Friday 21 December 2007

How can you love without a heart?

For anyone studying Mandarin they probably know there is the traditional way of writing characters (complicated), and the simplified way. Having learnt both I can see the merits of both. I grew up learning the traditional way (which is what they use in Taiwan and Hong Kong) but one year we went to a different Chinese (Saturday) school, and in university they taught us simplified and pinyin.

Since all Chinese characters are derived from pictograms, the traditional characters make more 'sense', but the simplified characters are easier to write and remember (since they have fewer strokes). It is obviously easier to go from traditional to simplified, but not the other way around.

However, the problem with simplified is that a lot of the time the meaning is totally lost.

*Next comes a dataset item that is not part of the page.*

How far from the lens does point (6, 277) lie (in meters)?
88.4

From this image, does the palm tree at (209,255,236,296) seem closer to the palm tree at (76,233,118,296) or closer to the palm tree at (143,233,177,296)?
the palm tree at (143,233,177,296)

Eg in 'love' (ai) 愛 is the traditional method, and 爱 is the simplified. If you look closely they are exactly the same except there is a component missing in the middle. That is another character in itself 'heart' (xin) 心. So whoever did this 'simplifying' did a pretty bad job IMHO.

Here's another one which makes no sense whatsoever. 'behind, backwards, after' (hou)後 . The simplified way is 后. Now, first of all they look nothing alike. Second of all, 后 actually means queen. The only reason it was chosen was because it had the exact same sound (hou4). Weird, huh?!

Even though in China they have been using the simplified writing system for a few decades now, you can still sometimes see buildings and documentation with traditional characters which is why it pays to know both.

And people wonder why Mandarin is so hard to learn?!

Wikipedia article on "Debate on traditional and simplified Chinese characters"

1 comment:

Jenfy said...

The love character is not the same with just the heart missing. They've replaced the whole bottom part with "friendship" (you). Someone told me it is "because there is no romantic love in communist China."